#### ENTRIES

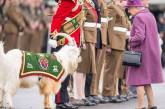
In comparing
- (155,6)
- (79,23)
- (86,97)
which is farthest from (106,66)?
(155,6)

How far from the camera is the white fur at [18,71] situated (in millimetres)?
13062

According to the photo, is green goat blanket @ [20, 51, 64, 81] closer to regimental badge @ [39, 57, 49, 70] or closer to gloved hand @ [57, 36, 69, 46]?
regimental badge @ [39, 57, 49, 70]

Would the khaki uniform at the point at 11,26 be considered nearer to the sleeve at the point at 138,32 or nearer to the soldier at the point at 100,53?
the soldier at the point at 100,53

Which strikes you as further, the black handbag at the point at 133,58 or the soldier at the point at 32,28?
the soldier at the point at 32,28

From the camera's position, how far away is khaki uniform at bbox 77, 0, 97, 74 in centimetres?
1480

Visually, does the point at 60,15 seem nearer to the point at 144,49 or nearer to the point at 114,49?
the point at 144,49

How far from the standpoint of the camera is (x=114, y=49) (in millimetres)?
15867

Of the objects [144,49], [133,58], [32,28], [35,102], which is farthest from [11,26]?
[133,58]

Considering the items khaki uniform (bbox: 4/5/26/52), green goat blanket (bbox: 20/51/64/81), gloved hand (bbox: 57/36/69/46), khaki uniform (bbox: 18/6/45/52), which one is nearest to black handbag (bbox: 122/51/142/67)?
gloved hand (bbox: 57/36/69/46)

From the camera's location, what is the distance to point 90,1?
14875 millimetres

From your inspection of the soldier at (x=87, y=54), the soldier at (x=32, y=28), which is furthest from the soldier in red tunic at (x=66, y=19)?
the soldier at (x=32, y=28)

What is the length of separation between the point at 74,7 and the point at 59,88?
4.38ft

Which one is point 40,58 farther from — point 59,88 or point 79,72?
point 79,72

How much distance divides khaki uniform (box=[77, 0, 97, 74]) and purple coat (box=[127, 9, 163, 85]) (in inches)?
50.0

########

◆ PROBLEM TO WORK ON ◆
Reproduce the listing word for word, starting at the line that contains "From the camera's position, how" and ending at the last line of the listing.

◆ EXERCISE RESULT ◆
From the camera's position, how far away is khaki uniform at bbox 77, 0, 97, 74 in centimetres?
1480

Visually, does the point at 60,15 seem nearer to the point at 144,49 or nearer to the point at 114,49?
the point at 144,49

How far from the standpoint of the camera is (x=114, y=49) (in millimetres)?
15867

Of the objects [144,49], [133,58], [32,28], [35,102], which is farthest from [11,26]?
[133,58]

Considering the items khaki uniform (bbox: 4/5/26/52), green goat blanket (bbox: 20/51/64/81), gloved hand (bbox: 57/36/69/46), khaki uniform (bbox: 18/6/45/52), which one is nearest to black handbag (bbox: 122/51/142/67)?
gloved hand (bbox: 57/36/69/46)

From the camera's location, what is the distance to point 90,1?
14875 millimetres

From your inspection of the soldier at (x=87, y=54), the soldier at (x=32, y=28), which is furthest from the soldier in red tunic at (x=66, y=19)?
the soldier at (x=32, y=28)

What is the length of separation between the point at 74,7 and the point at 59,88?
4.38ft

Which one is point 40,58 farther from — point 59,88 or point 79,72?
point 79,72

How much distance divides khaki uniform (box=[77, 0, 97, 74]) and purple coat (box=[127, 9, 163, 85]) (in inches)?
50.0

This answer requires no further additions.